The platoon leader is given the responsibility of collecting money from the bus terminus they control and coordinating other members activities including crime.
Among the sect's fund raising techniques are extorting from matatu drivers, controlling bus terminus, violent crime and contribution from rich members.
Though the group is not known to deal in drugs, a defector said the snuff they use contains drugs.
They also demand money from households in certain estates in order to "maintain security" in the estates.
Among the matatu routes the group exercised control over before the transport reforms are Kayole route 1960/1961, Dandora-32/42, Huruma-46 and Kariobangi - 14, 28, 40.
It also controlled other routes outside Nairobi.
The group collected at least Sh10,000 a day per route at the height of its blood-soaked reign.
Extortion and voluntary contributions from matatus continue. One of the defectors told the Nation that the sect members have been taking Sh200 from drivers violently.

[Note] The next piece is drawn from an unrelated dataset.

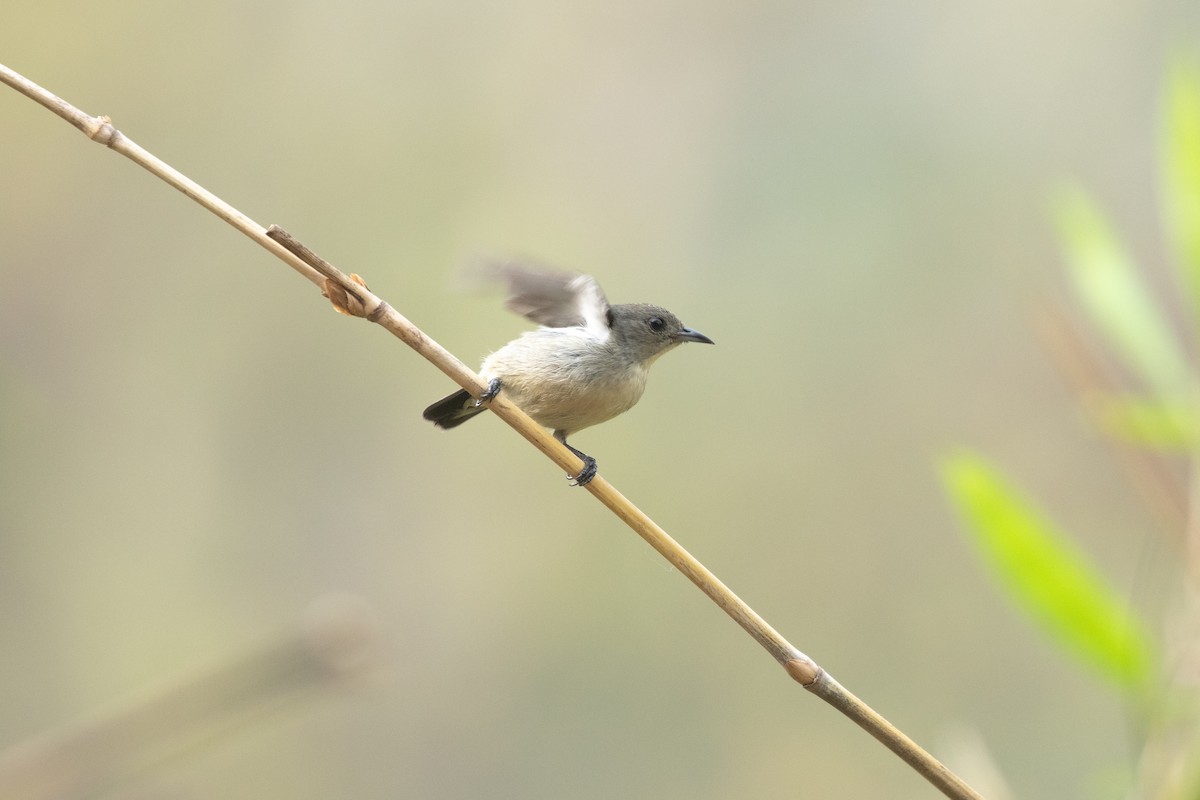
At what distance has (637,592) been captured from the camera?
5047mm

He said the members intimidate the drivers by showing them guns.
However, he says, some of the drivers are still members of the sect and therefore give willingly.
He says the system of issuing Good Conduct Certificates did not prevent Mungiki members from getting back to the matatu business.

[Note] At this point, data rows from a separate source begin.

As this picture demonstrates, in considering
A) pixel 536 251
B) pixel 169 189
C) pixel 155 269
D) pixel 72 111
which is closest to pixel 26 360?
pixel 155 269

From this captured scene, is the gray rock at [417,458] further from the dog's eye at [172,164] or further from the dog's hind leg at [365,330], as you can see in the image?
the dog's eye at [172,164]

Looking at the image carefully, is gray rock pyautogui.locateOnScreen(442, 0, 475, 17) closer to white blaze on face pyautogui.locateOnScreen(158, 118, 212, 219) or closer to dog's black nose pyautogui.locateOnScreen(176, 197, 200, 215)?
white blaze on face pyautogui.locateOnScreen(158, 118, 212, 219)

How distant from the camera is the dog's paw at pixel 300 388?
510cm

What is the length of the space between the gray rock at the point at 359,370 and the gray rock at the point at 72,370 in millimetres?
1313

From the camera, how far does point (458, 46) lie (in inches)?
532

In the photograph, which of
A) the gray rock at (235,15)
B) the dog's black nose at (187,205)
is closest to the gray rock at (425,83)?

Besides, all members are required to pay one shilling everyday to the sect's National leader. The Sh30 is delivered to the leader every month.
In Mathare, Mlango Kubwa and St Teresa's estate in Eastleigh, the sect members demand Sh50 a month from every household to maintain security.
In Mathare slums the group changed its name to "Wazalendo" and are pretending to be security agents.
He says they have been making electric connections from power lines to some houses and charging monthly fee of between Sh100-300 a month to the residents.
The money collected by the members from different sources, the sect defectors said, is distributed four ways - members salaries, contribution to the sect chairman, to buy weapons for members, including guns for senior members and finally a share goes to bribe the government's security system particularly the police collaborators.
And as a pointer to the struggle that lies ahead, defectors said that members' guns number 300 Dandora estate alone.